The first speaker, Richard Boeser -an industrial designer turned into game design- made a passionate presentation about the origin and now production phase of the videogame Ibb and Obb. The game requires the collaboration of both players to move forward with the characteristic that the screen is split into two dimensions in which the force of gravity behaves in an inverted way respect to each other. His speech felt warm, approachable and a bit naive too, as he shared how he got the main idea (“it came after a lot of experimentation”), the delays and wrong decisions and the overall process. Richard explained how for him “most inspiration comes out of trying things, not by planning on paper” and how he postponed the commercial licensing because he wanted to keep full intellectual property, a difficult thing in this industry: “I really like game design but I’m not sure I’d do so much if someone [a company] was limiting my creative freedom”.
Ronald Rietveld presented Vacant NL, an exhibition made at the Venice Architecture Biennale 2010 to make a statement about the potential of the big amount of unoccupied buildings that could be repurposed to contribute to the ambition of the Dutch government of becoming one of the top five international players in the creative knowledge economy. The installation represented 4,326 vacant buildings, from the 17th to the 21st century and was complemented by the production of the Dutch Atlas of Vacancy, including more than 10,000 buildings available around the Netherlands.
The third presentation was by Anne Nigten about the city game Go for it! and was the one that less resonated with me, IMHO because the speaker didn’t plan appropriately the usage of the little time available. The two insights I took from it were that “making and playing are crucial elements to engage with our target audience” and the contrast between the concepts of playing vs gaming, something Dan Hon pointed out too during his presentation last week at TEDxTransmedia.
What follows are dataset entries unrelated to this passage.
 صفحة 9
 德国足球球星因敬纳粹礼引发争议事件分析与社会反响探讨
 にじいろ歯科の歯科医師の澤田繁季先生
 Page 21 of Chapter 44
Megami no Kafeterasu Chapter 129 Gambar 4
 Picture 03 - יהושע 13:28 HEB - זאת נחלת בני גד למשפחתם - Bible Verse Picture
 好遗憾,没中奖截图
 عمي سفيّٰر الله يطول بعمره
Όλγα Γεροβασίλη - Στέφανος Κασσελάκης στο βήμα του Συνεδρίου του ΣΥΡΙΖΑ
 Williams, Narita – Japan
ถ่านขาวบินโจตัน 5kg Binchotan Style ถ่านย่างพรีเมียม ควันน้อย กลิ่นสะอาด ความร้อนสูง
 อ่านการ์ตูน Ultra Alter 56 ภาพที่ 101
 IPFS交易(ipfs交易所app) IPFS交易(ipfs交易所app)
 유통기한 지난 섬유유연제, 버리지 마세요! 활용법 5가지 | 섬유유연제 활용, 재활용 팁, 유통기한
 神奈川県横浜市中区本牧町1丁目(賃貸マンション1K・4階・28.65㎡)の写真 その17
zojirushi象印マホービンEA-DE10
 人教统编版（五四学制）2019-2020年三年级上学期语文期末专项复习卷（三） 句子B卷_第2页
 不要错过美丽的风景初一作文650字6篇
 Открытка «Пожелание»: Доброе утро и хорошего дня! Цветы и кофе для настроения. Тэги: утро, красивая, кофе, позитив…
Last was Edwin van der Heide with Radioscape, “an immersive environment that redefines the radio medium, establishing a new bodily relationship to the medium and adding a new layer to a region of a city”. Edwin described, sometimes with too much technical detail, how he created a parallel world made of sounds where you could navigate and mix the composition of the emissions of the transmitters by walking around a physical space. Even though the project had an artistic scope, the audience was curious oabout the possible commercial derivatives of it.